シロツブのなかまが発芽しました【情報ボックス】
植物担当 茨木靖
やったあ!浜辺で拾ったシロツブのなかまの種子が芽を出しました。シロツブは、徳島には生えない暖かい所の植物です。ジャケツイバラ科の樹木で、世界の熱帯~亜熱帯に広く分布します。潮の流れで種子を遠くに運ぶ“海流散布植物”なので、この種子も長い旅の末、四国の浜辺にたどり着いたのでしょう。
種子が芽を出すと、重要なことがわかります。浜辺に漂着した種子は、形や色などから、だいたいこの仲間かなというのはわかるのですが、本当に何という植物か調べるためには、花や葉の特徴を知る必要があります。実は、このシロツブにもハスノミ力ズラというよく似た近縁種があり、種子だけでは特定が難しいのです。まだ名前を決めることはできませんが、葉の付け根に托葉(たくよう)というものが無いことから、ハスノミ力ズラである可能性も出てきました。
さて、発芽の様子を見てみましょう。種子は2013年7月11日に、高知県の生見(いくみ)海岸で拾いました。ゆがみがあり、振ると音がします。これはハスノミ力ズラには無いシロツブの特徴とされます(図1の左)。7月27日に紙ヤスリで傷をつけ水を吸わせました。このなかまの種子は、表面が硬く、そのままでは芽が出ないものが多いのです。驚いたことに、水を吸うと外側の白い皮は“鉛筆の削りくす”のようになって、バラバラと落ちてしまいました(図1の右)。7月31日、芽よりも先に根が伸び出しました。8月7日、ついに芽が出ました。2014年2月現在、暖かい室内で元気に成長中です(図2)。

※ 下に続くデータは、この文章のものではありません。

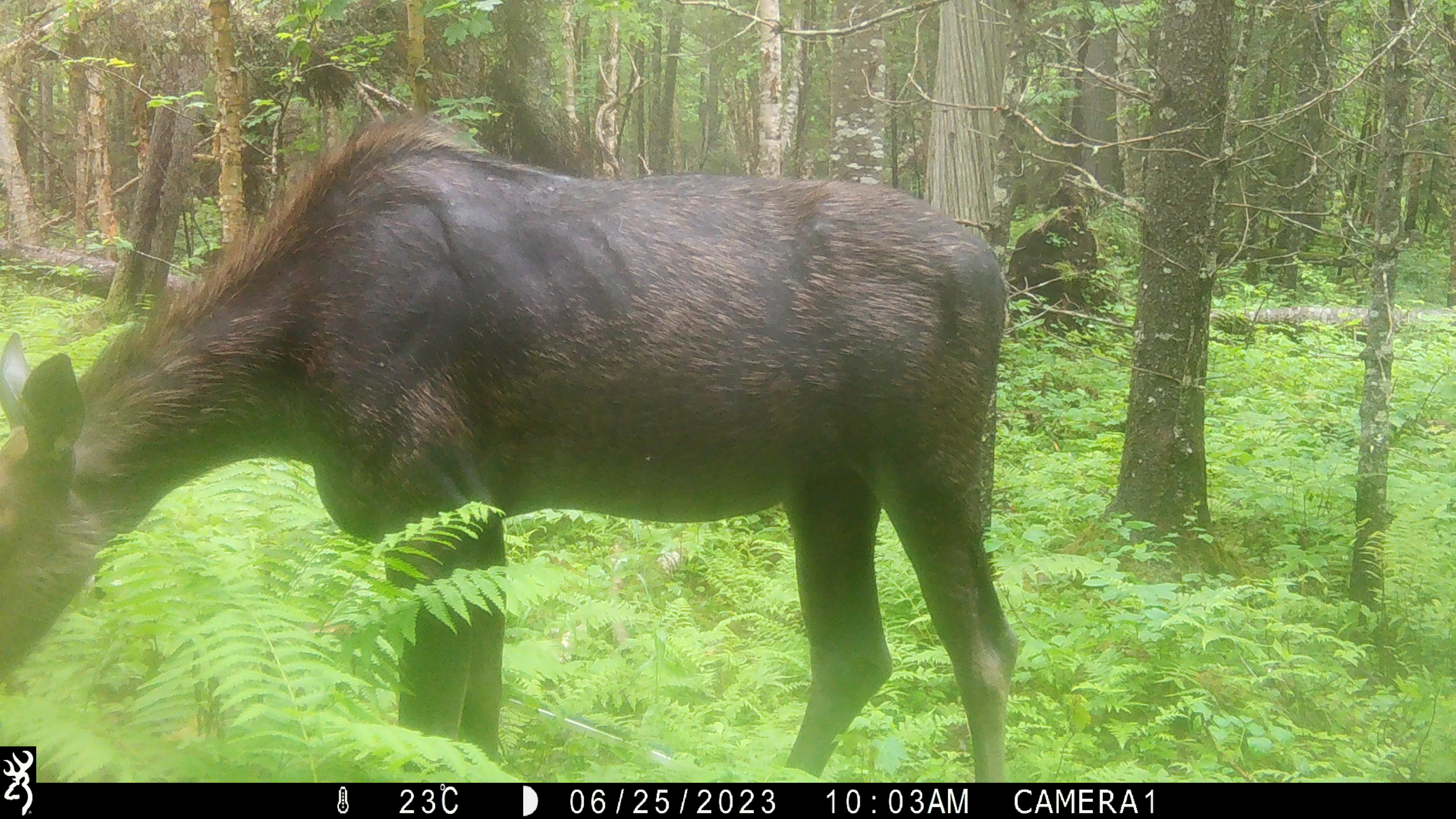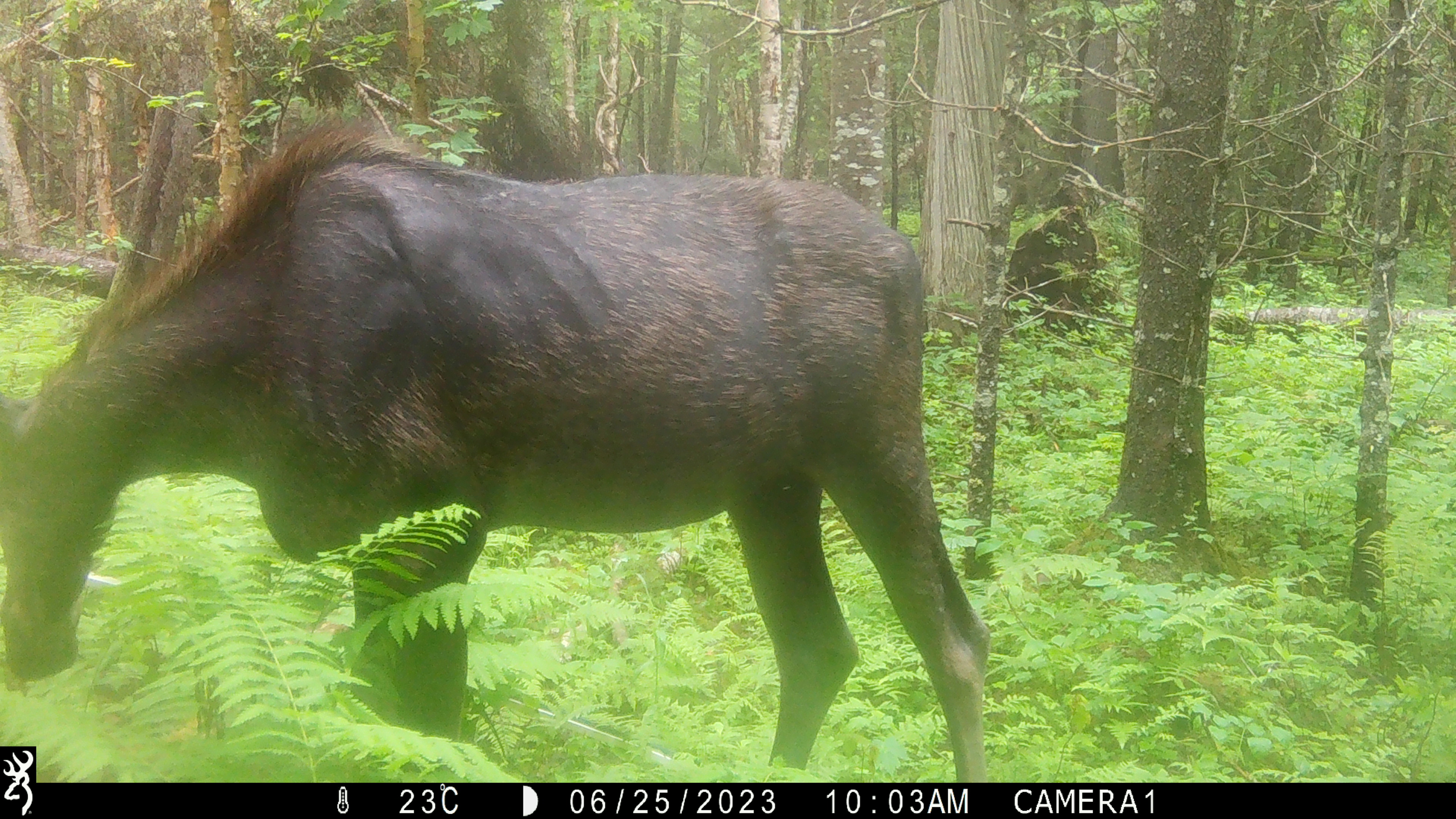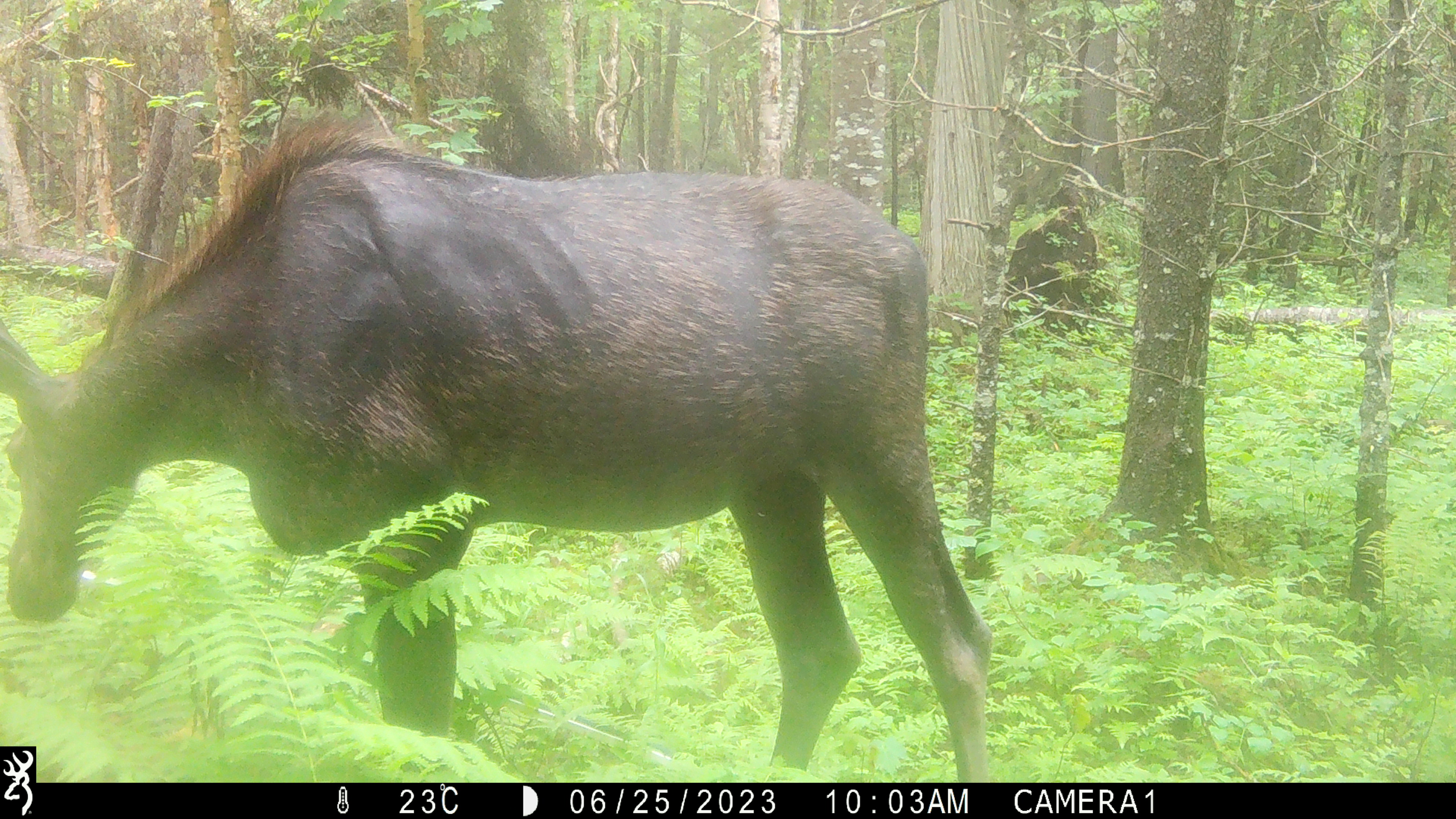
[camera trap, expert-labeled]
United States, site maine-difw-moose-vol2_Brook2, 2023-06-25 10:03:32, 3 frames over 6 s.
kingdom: Animalia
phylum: Chordata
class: Mammalia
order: Artiodactyla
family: Cervidae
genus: Alces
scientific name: Alces alces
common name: moose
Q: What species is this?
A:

図1 左:漂着したシロツブのなかまの種子。 右:水を吸った様子
図2 すくすくと育つ苗
シロツブのなかまは、世界に100種以上があります。海流散布するものは、それほど多くありませんが、この植物がシロツブでも八スノミ力ズラでもない、もっと別の植物である可能性もあります。それだけに、種子を播(ま)き育てる面白さも大きいのです。皆さんも海岸で種子を拾ったら、ぜひ植えてみてください。